(Source):
══════════

John Dominic Crossan, Jesus Seminar

  • Thread starter Thread starter Catholic_Dude
  • Start date Start date
Status
Not open for further replies.
C

Catholic_Dude

Guest
I tried to put this on ask an apologist, but i dont know if it was sent properly… I lost the original, so here is a recap

Can someone give me some info on John Dominc Crossan and the Jesus seminar. Especially the stuff where Crossan says that Jesus was left up on the cross or eaten by dogs and that the ressurection was made up by the apostles.
I dont know what to say when my “professor” tells this stuff to the class. Now Crossan has a book out about Paul, and says that Paul want really talking about Jesus in his writings!

I went onto westarinstitute.org/ the Jesus Seminar page, and it had an anit Catholic letter at the bottom. As I checked out the page, one thing that seems absurd to me is how it talked about how they take a vote on differnent topics to see if what the New Testament says about Jesus really happened. and give it a kind of A-F grade.

Again, I dont know how to defend my faith against these “scholars”, so i am asking you guys. In my opinion this is serious stuff, more so that the Davinci Code
 
Just read Luke Timothy Johnson’s “The Real Jesus: The Misguided Quest for the Historical Jesus”

amazon.com/exec/obidos/ASIN/0060641665/qid=1102210670/sr=2-1/ref=pd_ka_b_2_1/104-7411259-4373527

Professor Johnson is very critical of the Jesus Seminar in the book. He takes them to task for taking the Gospel of Thomas out of second century gnosticism and attributing them to the first Christians. The JS only found 5 sayings in the GoT which are taken straight from the synoptics!

══════════

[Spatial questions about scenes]

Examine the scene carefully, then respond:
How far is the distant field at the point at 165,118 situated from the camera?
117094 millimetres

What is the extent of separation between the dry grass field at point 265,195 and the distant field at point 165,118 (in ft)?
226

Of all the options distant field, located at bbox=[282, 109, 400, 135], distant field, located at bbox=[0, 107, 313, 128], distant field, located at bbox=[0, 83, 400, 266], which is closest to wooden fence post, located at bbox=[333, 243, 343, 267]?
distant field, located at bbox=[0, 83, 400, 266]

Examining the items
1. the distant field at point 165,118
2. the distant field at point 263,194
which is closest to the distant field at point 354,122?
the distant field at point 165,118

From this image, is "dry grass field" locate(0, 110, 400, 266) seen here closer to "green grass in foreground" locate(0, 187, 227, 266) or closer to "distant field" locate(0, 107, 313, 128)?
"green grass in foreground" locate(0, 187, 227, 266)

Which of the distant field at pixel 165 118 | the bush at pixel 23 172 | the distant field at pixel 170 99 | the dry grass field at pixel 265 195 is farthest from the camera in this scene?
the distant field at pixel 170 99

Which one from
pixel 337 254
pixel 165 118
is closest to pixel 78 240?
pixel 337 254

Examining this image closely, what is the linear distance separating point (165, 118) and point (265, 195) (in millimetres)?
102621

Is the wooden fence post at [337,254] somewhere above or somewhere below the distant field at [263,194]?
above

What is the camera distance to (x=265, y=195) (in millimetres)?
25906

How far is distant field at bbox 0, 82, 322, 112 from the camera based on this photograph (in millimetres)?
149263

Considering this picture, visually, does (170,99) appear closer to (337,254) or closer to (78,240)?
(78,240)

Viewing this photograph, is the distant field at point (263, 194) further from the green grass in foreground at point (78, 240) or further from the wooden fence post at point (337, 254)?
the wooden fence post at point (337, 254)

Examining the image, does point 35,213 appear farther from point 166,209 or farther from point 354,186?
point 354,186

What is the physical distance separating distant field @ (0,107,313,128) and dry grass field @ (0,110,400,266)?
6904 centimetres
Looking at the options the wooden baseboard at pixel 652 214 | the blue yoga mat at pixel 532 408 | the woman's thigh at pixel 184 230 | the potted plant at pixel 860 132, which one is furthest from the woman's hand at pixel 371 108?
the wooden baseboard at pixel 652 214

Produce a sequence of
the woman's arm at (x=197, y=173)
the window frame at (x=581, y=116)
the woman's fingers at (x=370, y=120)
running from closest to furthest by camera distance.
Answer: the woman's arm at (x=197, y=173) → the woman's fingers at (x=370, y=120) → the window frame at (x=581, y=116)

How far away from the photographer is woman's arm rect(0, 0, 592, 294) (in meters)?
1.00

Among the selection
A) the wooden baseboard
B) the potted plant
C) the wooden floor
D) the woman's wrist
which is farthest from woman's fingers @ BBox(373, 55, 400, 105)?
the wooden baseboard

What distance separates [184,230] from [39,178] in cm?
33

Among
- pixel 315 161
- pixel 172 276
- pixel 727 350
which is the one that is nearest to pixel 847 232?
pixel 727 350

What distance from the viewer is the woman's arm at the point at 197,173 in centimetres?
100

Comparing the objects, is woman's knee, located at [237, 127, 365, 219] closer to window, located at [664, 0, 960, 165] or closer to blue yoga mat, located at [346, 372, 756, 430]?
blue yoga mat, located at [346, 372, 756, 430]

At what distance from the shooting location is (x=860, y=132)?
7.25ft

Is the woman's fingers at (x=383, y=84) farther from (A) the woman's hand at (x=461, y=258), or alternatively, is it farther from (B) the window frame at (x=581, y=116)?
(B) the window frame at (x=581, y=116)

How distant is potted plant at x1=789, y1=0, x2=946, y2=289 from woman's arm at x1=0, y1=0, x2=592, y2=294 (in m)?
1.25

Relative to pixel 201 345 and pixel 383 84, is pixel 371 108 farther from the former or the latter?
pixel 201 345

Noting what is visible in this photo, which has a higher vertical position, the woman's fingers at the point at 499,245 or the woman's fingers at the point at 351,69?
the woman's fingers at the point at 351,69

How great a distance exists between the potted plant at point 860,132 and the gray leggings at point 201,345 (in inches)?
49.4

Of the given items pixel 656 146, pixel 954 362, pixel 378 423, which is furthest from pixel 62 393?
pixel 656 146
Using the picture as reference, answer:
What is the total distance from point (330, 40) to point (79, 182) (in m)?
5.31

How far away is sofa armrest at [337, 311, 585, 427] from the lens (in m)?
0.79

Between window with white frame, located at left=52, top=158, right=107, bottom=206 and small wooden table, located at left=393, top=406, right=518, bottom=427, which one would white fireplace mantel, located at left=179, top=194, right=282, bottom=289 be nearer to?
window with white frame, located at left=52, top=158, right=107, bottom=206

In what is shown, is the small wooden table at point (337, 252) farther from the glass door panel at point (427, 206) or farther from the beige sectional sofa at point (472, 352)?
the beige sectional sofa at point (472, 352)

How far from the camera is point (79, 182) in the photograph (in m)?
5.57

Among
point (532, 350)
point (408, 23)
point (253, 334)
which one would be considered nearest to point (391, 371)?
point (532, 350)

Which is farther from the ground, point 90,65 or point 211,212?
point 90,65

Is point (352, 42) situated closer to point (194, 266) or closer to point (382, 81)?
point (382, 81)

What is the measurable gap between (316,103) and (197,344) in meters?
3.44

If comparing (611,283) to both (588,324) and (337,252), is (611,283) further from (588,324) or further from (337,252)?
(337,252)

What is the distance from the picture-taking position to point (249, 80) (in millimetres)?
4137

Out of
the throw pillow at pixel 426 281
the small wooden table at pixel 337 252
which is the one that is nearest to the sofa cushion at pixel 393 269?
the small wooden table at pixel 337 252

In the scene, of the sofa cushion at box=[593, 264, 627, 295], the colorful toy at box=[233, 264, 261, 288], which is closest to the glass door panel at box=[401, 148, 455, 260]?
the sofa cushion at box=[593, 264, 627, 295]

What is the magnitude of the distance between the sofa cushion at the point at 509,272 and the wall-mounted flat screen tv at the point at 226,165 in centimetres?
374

══════════

(Task set):
1. Copy the records word for word. Begin at the line that contains "Between window with" and stop after the last line of the records.
2. Continue the forum thread about John Dominic Crossan and the Jesus Seminar from the point where it stops.

(Written responses):
1.
Between window with white frame, located at left=52, top=158, right=107, bottom=206 and small wooden table, located at left=393, top=406, right=518, bottom=427, which one would white fireplace mantel, located at left=179, top=194, right=282, bottom=289 be nearer to?
window with white frame, located at left=52, top=158, right=107, bottom=206

In what is shown, is the small wooden table at point (337, 252) farther from the glass door panel at point (427, 206) or farther from the beige sectional sofa at point (472, 352)?
the beige sectional sofa at point (472, 352)

How far from the camera is point (79, 182) in the photograph (in m)?
5.57

Among
point (532, 350)
point (408, 23)
point (253, 334)
which one would be considered nearest to point (391, 371)?
point (532, 350)

Which is farther from the ground, point 90,65 or point 211,212?
point 90,65

Is point (352, 42) situated closer to point (194, 266) or closer to point (382, 81)?
point (382, 81)

What is the measurable gap between (316,103) and (197,344) in meters?
3.44

If comparing (611,283) to both (588,324) and (337,252), is (611,283) further from (588,324) or further from (337,252)?
(337,252)

What is the distance from the picture-taking position to point (249, 80) (in millimetres)?
4137

Out of
the throw pillow at pixel 426 281
the small wooden table at pixel 337 252
which is the one that is nearest to the sofa cushion at pixel 393 269?
the small wooden table at pixel 337 252

In the scene, of the sofa cushion at box=[593, 264, 627, 295], the colorful toy at box=[233, 264, 261, 288], which is closest to the glass door panel at box=[401, 148, 455, 260]?
the sofa cushion at box=[593, 264, 627, 295]

What is the magnitude of the distance between the sofa cushion at the point at 509,272 and the wall-mounted flat screen tv at the point at 226,165 in centimetres?
374

2.
But what I agree with most is Johnson’s assertion that when you try to reconstruct history with only a limited amount of sources then any hackeneyed theory can be supported no matter how ludicrous the claim. In order to stand out from the crowd and sell books, a biblical scholar needs to come up with a new theory and does so by introducings suspect evidence or worse throwing out legitimate evidence.
 
Another good book which I am reading is Hidden Gospels: How the Search for Jesus Lost its Way. It’s by Phillip Jenkins. In his book Phillip Jenkins mostly looks at the context and motivations of the Jesus Seminar and what it claims as radical new discoveries are really just over-rated theories dating as far back as the 19th century. Another more conservative scholar critical of the Jesus Seminar’s methods is John P. Meier. I haven’t read any of his works, but I hear that they are good.
 
I thought Johnson’s The Real Jesus was all in all pretty fair, though I suppose when one wants to learn about a group one shouldn’t just read what their critics have to say about them. (i.e. I wouldn’t suggest anybody learn about the Catholic Church by reading Chick tracts. Not that I’m comparing LT Johnson to Jack Chick.)
 
40.png
Grolsch:
Just read Luke Timothy Johnson’s “The Real Jesus: The Misguided Quest for the Historical Jesus”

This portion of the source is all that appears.